• _Petición escrita_
Prosigue el texto sobre los patinazos de Zapatero a partir de su última oración.

• _Fragmento de texto_
+++++

No estamos hablando de quien se autolesiona por fatalidad o torpeza al cumplir una tarea ineludible o, al menos, una rutina cotidiana que forma parte intrínseca de su actividad, sino de quien lo hace al abordar un empeño innecesario, al seguir un impulso de su fantasía sin correlato con la realidad, al dar satisfacción a lo que, como mucho, es el capricho de una minoría. Si seguimos el itinerario de los grandes y pequeños patinazos que tiznan la hoja de servicios de Zapatero nos encontraremos constantemente con esas situaciones en las que lo seguro, lo razonable, lo sensato, lo «previsible», lo «normal» que diría Rajoy, era no hacer nada, quedarse al margen, contemplar con serenidad cómo el disparo errado que viene de lejos «va fuera», se pierde estérilmente tras la línea de fondo y cae en el olvido general.

+++++

Registros de razonamiento basado en escenas
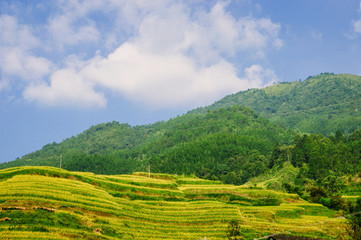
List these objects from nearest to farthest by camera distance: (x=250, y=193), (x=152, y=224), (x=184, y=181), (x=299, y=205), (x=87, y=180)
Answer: (x=152, y=224) → (x=87, y=180) → (x=299, y=205) → (x=250, y=193) → (x=184, y=181)

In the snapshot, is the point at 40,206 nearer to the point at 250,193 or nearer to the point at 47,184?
the point at 47,184

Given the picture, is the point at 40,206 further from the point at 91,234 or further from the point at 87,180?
the point at 87,180

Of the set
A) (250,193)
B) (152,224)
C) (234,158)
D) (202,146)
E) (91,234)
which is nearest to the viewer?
(91,234)

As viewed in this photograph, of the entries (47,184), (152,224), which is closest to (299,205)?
(152,224)

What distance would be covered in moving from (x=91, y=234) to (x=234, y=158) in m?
121

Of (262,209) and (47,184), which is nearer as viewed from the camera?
(47,184)

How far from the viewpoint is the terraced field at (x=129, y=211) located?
123 ft

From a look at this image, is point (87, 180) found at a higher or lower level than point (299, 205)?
higher

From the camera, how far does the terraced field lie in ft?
123

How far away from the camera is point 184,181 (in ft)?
293

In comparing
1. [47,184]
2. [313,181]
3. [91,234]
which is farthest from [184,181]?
[91,234]

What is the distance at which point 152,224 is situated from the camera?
46562mm

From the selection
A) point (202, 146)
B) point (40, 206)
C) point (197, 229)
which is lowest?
point (197, 229)

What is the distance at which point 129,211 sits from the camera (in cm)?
4872
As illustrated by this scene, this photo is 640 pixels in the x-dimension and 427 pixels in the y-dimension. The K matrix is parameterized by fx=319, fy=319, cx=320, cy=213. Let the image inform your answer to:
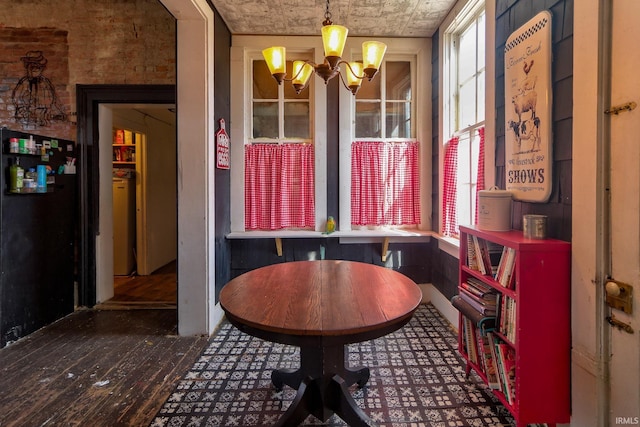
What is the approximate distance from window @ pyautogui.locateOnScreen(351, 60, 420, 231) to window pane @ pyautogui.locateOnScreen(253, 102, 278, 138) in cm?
89

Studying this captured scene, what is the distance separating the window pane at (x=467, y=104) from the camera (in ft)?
8.84

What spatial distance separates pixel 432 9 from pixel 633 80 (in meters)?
2.20

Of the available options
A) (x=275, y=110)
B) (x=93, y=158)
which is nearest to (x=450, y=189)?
(x=275, y=110)

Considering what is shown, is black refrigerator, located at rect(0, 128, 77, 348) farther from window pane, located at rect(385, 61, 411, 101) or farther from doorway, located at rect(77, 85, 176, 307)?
window pane, located at rect(385, 61, 411, 101)

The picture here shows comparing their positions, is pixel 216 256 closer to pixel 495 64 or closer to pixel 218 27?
pixel 218 27

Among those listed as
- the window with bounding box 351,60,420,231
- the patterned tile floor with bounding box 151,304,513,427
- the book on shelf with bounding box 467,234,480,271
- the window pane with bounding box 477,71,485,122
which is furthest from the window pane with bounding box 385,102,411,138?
the patterned tile floor with bounding box 151,304,513,427

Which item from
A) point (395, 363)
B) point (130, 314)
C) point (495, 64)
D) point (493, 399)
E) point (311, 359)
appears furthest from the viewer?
point (130, 314)

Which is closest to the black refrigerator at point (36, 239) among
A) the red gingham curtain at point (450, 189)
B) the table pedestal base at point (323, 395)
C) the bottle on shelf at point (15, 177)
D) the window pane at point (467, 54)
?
the bottle on shelf at point (15, 177)

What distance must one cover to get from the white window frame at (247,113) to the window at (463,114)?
4.06 feet

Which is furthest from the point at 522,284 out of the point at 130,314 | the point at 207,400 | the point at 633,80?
the point at 130,314

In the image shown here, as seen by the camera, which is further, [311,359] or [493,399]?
[493,399]

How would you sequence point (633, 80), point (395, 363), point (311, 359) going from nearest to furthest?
point (633, 80) < point (311, 359) < point (395, 363)

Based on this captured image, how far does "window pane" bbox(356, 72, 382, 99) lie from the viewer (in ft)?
11.5

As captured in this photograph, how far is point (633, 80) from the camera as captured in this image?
1161 mm
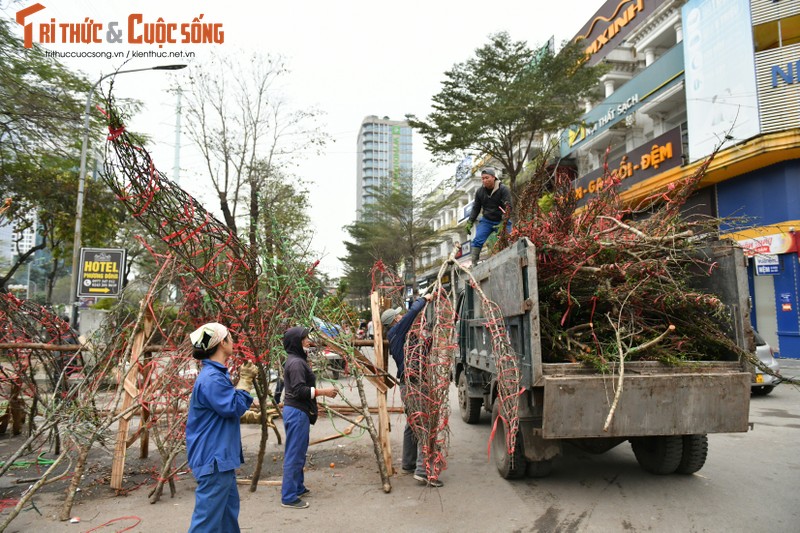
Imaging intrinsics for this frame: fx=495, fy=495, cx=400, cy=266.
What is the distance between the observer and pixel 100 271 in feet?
42.5

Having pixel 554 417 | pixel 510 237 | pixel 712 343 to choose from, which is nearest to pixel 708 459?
pixel 712 343

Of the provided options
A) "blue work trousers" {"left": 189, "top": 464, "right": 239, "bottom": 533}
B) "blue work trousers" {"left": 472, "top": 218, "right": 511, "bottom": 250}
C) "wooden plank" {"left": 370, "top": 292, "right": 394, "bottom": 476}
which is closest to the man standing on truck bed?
"blue work trousers" {"left": 472, "top": 218, "right": 511, "bottom": 250}

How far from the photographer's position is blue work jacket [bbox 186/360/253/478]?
324 centimetres

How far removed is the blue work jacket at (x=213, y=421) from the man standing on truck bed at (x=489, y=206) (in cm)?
434

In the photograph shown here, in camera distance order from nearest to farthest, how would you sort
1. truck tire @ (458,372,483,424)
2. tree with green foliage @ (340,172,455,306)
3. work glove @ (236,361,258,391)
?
work glove @ (236,361,258,391) → truck tire @ (458,372,483,424) → tree with green foliage @ (340,172,455,306)

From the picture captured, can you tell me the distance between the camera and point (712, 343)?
475 cm

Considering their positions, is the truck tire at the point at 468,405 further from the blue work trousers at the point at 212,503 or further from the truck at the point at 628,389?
the blue work trousers at the point at 212,503

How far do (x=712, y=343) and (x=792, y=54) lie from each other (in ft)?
46.3

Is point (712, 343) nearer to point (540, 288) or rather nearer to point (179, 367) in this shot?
point (540, 288)

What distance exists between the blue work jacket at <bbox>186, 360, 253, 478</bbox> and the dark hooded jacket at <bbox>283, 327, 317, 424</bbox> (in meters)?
1.39

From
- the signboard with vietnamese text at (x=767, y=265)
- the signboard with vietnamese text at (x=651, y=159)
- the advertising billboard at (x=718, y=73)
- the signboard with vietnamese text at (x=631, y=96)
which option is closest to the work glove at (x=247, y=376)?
the signboard with vietnamese text at (x=651, y=159)

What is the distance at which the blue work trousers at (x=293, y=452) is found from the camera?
4.75 metres

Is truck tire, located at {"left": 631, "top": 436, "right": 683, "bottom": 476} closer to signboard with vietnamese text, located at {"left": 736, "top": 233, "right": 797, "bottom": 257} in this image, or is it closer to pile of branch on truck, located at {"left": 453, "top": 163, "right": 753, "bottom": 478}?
pile of branch on truck, located at {"left": 453, "top": 163, "right": 753, "bottom": 478}

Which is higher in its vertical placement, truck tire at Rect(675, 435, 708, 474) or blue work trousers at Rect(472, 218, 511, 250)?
blue work trousers at Rect(472, 218, 511, 250)
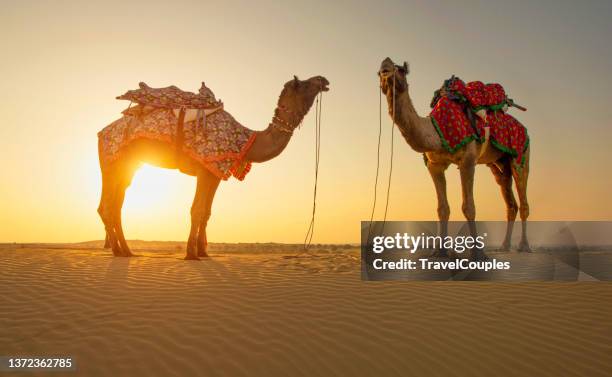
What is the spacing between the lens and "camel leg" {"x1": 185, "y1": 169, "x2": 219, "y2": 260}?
31.8 ft

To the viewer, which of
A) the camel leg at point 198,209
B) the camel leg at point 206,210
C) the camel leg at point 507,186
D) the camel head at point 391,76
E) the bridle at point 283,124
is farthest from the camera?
the camel leg at point 507,186

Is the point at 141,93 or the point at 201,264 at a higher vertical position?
the point at 141,93

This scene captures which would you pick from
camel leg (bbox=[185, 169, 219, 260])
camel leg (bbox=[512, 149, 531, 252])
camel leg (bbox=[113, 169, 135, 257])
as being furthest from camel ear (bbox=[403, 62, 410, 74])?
camel leg (bbox=[113, 169, 135, 257])

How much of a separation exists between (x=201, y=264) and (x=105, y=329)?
4.10m

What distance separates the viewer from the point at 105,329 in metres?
4.66

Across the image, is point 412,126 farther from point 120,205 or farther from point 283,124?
point 120,205

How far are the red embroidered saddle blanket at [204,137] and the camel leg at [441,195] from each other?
3.67 meters

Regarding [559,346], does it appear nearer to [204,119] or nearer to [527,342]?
[527,342]

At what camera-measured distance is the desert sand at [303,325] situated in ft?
13.0

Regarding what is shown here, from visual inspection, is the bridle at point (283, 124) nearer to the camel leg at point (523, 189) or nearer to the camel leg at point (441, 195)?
the camel leg at point (441, 195)

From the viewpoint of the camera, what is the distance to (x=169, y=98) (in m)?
10.3

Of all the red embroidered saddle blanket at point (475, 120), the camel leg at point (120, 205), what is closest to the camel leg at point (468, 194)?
the red embroidered saddle blanket at point (475, 120)

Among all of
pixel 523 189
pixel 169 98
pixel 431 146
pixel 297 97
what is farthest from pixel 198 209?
pixel 523 189

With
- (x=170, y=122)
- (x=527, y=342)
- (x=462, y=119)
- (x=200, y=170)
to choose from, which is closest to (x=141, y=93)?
(x=170, y=122)
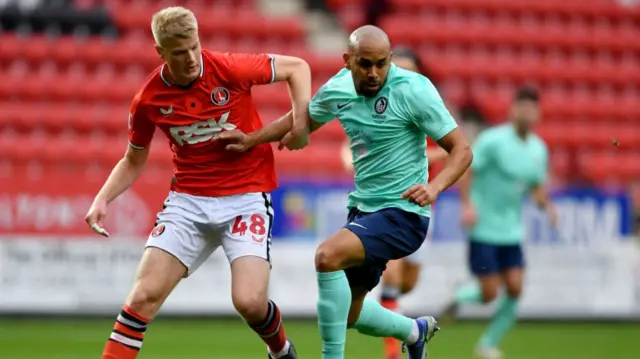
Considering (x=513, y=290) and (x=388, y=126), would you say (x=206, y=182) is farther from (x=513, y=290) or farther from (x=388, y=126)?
(x=513, y=290)

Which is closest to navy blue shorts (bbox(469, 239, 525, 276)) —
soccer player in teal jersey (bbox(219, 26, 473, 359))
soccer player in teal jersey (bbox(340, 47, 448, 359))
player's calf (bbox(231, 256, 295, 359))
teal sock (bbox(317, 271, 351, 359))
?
soccer player in teal jersey (bbox(340, 47, 448, 359))

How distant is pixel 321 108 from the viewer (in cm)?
592

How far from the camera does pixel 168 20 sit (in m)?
5.45

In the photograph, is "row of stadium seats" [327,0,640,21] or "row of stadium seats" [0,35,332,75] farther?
"row of stadium seats" [327,0,640,21]

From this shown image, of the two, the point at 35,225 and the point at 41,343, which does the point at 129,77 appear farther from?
the point at 41,343

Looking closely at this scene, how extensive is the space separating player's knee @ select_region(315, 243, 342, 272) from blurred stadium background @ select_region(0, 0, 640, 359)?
3.69m

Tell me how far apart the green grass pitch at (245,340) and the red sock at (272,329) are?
2.62m

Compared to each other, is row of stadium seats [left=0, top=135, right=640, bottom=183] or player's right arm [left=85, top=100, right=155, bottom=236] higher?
player's right arm [left=85, top=100, right=155, bottom=236]

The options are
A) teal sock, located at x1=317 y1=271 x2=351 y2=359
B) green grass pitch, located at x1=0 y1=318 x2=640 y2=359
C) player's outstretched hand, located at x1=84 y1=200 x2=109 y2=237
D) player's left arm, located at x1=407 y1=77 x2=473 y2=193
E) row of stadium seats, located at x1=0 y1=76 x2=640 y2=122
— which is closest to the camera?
player's left arm, located at x1=407 y1=77 x2=473 y2=193

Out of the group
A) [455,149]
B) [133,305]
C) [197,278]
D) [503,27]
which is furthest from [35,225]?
[503,27]

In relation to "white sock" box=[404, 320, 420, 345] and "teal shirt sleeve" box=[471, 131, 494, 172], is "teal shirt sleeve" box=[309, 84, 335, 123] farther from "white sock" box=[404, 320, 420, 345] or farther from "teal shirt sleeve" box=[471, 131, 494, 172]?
"teal shirt sleeve" box=[471, 131, 494, 172]

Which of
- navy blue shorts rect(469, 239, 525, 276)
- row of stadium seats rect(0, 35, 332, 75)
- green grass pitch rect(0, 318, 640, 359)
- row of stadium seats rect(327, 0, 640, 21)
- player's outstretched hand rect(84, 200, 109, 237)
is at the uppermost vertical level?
row of stadium seats rect(327, 0, 640, 21)

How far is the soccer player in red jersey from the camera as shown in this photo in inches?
223

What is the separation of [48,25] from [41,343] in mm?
7687
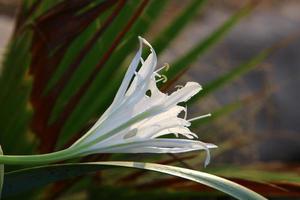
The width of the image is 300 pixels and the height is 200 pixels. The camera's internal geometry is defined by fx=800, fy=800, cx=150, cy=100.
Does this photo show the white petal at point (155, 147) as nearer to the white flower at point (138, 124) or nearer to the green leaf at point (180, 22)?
the white flower at point (138, 124)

+++++

• _Respuesta_
¿O acaso no era eso lo pertinente cuando Maragall empezó a contagiar su locura política al PSC, embarcándolo en el disparate de pedir un nuevo Estatuto aunque Cataluña ya dispusiera de otro -fruto del mayor consenso imaginable- cuya vigente utilidad quedaba fuera de duda? ¿O acaso no era eso lo apropiado cuando Batasuna le mandó la famosa carta de enero del 2005, sin ofrecerle ninguna garantía de que hubiera agua en la piscina de la negociación política a la que le instaba a tirarse? ¿O acaso no era eso lo prudente cuando la más que previsible disminución de los ingresos del Estado en los presupuestos de 2008 y 2009 hacía imprescindible compatibilizar el máximo rigor fiscal con la política de estímulos ya pactada de concierto con la UE en forma de ayudas a la banca? ¿O acaso no era eso lo lógico cuando Blanco le vino a La Moncloa con sus seudoencuestas para descabalgar a Tomás Gómez y poner a la «señorita Trini» en su lugar?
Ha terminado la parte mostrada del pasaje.